Most recent case was for Starbound mods. The macOS and Linux versions of Starbound don't ship with any built-in tools for uploading mods to the Steam Workshop (unlike Windows, which apparently has a dedicated GUI for it), and I didn't want to have to manually go through a bunch of SteamCMD steps every time I wanted to publish an update, so for my first real mod I put together a Makefile to automatically pack all the files together (using Starbound's included asset_packer CLI tool), populate a metadata.vdf for the Steam Workshop, and run the right steamcmd incantations to get everything up. Once that was reliably working, I condensed everything into a GitHub template repo (https://github.com/YellowApple/Starbound-Mod) and ended up with a pretty straightforward (albeit a bit clunky in spots) universal Makefile:
All in all, it works well enough. Certainly nicer than trying to do it with shell scripts IMO, and I don't have to worry quite as much about whether someone else using my mod template (including my future self) is able to install some fancier build tool / task runner given how ubiquitous (GNU) Make tends to be.

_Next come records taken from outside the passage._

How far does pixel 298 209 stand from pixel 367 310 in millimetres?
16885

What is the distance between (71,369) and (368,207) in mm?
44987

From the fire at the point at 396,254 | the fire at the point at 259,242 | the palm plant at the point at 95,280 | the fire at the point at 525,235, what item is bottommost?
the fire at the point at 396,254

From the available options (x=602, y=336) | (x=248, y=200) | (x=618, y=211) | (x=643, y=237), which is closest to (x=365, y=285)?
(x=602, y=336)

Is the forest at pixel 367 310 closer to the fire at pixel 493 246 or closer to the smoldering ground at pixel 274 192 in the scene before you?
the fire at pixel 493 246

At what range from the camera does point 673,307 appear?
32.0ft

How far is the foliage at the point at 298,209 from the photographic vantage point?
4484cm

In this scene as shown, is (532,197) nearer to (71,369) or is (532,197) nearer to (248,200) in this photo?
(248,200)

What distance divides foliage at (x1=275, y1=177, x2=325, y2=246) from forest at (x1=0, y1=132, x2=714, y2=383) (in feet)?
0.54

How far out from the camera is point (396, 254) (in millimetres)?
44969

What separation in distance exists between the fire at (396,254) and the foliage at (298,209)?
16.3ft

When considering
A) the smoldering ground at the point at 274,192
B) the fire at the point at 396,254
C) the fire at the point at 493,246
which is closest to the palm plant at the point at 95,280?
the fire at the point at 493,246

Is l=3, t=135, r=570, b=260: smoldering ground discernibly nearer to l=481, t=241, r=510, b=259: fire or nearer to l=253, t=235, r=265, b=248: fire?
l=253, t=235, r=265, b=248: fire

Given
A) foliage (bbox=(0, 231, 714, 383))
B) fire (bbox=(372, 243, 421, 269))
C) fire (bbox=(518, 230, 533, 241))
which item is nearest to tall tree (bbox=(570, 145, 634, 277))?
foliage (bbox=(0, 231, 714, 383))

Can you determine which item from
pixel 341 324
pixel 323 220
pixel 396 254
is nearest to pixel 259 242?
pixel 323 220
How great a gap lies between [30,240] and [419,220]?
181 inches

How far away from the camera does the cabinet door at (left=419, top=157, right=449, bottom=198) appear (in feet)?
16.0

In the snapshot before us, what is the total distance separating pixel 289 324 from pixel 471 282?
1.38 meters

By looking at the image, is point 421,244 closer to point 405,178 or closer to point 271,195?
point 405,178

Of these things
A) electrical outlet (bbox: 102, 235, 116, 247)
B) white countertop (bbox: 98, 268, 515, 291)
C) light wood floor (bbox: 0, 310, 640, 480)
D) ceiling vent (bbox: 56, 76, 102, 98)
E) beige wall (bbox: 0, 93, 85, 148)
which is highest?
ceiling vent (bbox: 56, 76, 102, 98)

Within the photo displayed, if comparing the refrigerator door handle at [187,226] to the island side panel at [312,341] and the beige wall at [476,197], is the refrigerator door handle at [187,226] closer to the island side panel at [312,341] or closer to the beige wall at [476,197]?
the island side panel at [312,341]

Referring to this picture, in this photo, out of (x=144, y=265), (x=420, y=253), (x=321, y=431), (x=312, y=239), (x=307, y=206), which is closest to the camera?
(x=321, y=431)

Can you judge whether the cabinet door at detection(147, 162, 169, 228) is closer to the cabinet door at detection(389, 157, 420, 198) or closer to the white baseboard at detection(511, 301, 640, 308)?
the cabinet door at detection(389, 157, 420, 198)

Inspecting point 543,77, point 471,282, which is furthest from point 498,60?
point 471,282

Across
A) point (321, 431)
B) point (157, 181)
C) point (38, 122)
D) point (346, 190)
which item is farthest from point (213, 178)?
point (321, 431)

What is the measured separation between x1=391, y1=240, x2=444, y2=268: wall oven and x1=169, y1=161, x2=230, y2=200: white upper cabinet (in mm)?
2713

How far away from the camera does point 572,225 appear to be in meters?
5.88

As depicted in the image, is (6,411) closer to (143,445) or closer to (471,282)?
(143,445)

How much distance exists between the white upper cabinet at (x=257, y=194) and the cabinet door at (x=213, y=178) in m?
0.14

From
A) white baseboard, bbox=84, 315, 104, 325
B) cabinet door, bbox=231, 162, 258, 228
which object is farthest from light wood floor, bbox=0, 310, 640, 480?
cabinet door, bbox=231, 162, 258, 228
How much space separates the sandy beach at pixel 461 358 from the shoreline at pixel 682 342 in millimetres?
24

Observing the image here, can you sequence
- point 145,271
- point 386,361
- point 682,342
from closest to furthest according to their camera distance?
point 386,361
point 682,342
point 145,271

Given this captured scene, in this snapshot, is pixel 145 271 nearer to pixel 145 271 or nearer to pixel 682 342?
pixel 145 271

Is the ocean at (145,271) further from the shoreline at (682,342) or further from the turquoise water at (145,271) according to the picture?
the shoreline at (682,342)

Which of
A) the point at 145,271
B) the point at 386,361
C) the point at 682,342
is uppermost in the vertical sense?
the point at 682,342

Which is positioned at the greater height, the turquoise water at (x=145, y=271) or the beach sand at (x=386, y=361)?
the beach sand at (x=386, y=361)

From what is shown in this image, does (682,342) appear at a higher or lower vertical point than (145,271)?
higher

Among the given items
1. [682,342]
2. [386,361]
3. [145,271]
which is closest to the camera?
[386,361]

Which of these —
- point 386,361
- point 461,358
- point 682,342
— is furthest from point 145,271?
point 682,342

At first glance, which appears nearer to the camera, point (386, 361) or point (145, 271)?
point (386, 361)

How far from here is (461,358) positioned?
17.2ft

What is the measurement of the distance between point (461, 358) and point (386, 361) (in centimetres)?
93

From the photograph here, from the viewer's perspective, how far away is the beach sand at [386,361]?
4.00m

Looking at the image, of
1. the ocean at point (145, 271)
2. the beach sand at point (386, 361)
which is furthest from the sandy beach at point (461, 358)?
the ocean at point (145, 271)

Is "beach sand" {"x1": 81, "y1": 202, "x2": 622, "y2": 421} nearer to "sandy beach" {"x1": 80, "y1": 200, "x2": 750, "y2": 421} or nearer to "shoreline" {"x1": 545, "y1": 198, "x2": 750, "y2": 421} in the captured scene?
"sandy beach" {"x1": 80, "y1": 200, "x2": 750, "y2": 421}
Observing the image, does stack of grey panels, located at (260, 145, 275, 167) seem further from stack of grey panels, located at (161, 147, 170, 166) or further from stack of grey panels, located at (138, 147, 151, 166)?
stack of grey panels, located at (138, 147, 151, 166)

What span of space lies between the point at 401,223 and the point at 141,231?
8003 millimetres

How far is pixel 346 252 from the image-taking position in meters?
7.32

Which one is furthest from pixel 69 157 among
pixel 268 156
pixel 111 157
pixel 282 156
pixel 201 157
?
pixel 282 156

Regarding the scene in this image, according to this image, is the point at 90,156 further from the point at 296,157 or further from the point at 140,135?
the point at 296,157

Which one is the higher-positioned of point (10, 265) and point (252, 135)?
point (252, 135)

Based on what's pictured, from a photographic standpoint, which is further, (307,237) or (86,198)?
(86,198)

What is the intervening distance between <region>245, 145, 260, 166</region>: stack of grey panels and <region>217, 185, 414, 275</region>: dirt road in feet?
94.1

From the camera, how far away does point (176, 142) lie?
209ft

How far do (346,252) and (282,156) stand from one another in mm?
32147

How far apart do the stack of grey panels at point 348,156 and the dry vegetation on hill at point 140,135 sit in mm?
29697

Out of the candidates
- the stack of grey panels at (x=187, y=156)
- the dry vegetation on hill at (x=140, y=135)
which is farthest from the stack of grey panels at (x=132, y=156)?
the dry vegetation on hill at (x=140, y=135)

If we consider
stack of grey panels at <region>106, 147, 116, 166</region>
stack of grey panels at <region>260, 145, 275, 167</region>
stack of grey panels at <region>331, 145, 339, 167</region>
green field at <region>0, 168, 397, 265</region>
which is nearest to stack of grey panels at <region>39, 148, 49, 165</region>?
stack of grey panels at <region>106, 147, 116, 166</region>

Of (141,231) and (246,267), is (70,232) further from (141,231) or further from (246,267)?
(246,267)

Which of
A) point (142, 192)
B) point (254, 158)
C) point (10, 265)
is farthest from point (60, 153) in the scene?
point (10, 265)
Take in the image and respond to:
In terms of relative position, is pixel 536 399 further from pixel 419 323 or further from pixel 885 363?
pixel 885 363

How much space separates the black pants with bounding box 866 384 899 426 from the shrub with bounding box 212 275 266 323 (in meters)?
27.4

I really don’t like Make for the common use-cases it is being used for in the modern day, such as the Golang ecosystem or in many cases: creating docker files.
Make, at its core, is a tool that is meant to help you structure your dependencies for incrementally building things, but people use it as a glorified task runner simply due to the fact that it’s such a common build tool that it is nearly always installed if you have a development toolchain on your machine.
Go and docker already have incremental compilation built in, and docker doesn’t give definable artifacts so you can’t make other things depend on them either
It is a powerful tool, but the syntax is hideous and has more jagged edges than bash does, and we aren’t even using it in a way that justifies this. Makes me so frustrated for some reason.
Like everyone deciding to use a supercar to do farmwork.